Can You ID This Tenor Saxophone?
Can You ID This Tenor Saxophone?

Can You ID This Tenor Saxophone?

Mal-2 and I have been doing a back and forth about the tenor sax being played by the street busker in Sydney, Australia in my post from a couple of days ago. Mal-2 was wondering if the sax was a Dolnet M70. That got me thinking about this photo I came across a few months ago by mckros.

Ukrainian Military Man With Sax

ukranian-military-band

    Photography by mckros. Source: Flickr

I thought this sax was interesting. We don’t have a lot of info on Soviet era saxophones, and unless this is one of the old B&S or Weltklang horns (which I suppose it might be), I wonder if it wouldn’t be a Russian sax. Anyone know the pedigree of this tenor sax?

…this is just my blog. My “real” website is www.bassic-sax.info. If you’re looking for sax info, you should check it out too.There’s lots there!

6 Comments

  1. Shetha

    I just had a look at the larger version on flickr, and I can see the B&S logo on the bell. The left hand pinky keys also match my B&S exactly (pre-unification – blue label). That would be what I’d say this one is.

    1. You’re right! It is a Blue Label B&S horn. Mystery solved. Thank you.

      BTW, was that yours on eBay a couple of weeks ago? It’s a very pretty horn. Like the one that the dealer in the Seattle region sold a short while ago, yours too has all the orignal pieces, and then some. I loved the extra pad set that came with it. I think there were some other things included as well, I just can’t remember them off the top of my head.

  2. Yeah, perhaps it’s about as exotic as a Vespro or other Asian horn. (Although it doesn’t have double arms on the low C key, so the Goodson lineage is kinda’ ruled out.) I was hoping for something more interesting than Asian though. Perhaps I’m just a wishful dreamer. 😕

  3. Mal-2

    It’s definitely a looker, but only the guy holding it could tell us if it’s a cooker. 🙂

    I also note the way the lyre holder is integrated into the neck tenon clamp, which is the way the current crop of Chinese horns seem to be doing it. They’re not alone in this by any means, it’s just another data point suggesting this is a relatively recent horn.

    I prefer the lyre holder being of this style — there’s no post to worry about being bumped, twisted, or torn off, and it has a minimal profile.
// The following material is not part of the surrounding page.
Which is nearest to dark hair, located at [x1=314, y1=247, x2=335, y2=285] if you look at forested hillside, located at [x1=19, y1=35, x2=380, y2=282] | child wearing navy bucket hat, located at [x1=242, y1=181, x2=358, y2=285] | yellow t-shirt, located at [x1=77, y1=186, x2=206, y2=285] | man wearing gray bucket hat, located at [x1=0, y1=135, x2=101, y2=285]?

The only bad part is that it might put the music up in a player’s face to a degree that they can’t see where they’re marching, but that’s what lyre bending is for. 🙂

  4. In my mind it looked too new to be a Weltklang, so I was thinking B&S. I’m not very familiar with the models before the Medusa, and the lyre blocks one from seeing anything that might be on the neck (logo wise I mean) so it’s hard to tell from that.

    I would suppose that Russia, or some of the other countries of the former USSR, would have smaller cottage industry-type shops, that might be producing saxophones on a small scale.

    The sax definitely has that post Mark VI look to it. Maybe one of the guys from SOTW would know. There’s a fellow from the Ukraine on the board. I should send him a PM. Although I remember him as a vintage horn enthusiast, perhaps he will know what the military might have access to in his country.

  5. Mal-2

    That’s a modern horn, judging by the condition and the feature set (high F#, tilting spatula, LH pinky cluster axles where they should be). I don’t know how many of these appeared on Soviet Bloc instruments, but my guess would be that this horn is too recent to be of Eastern European origin (unless it’s an Amati).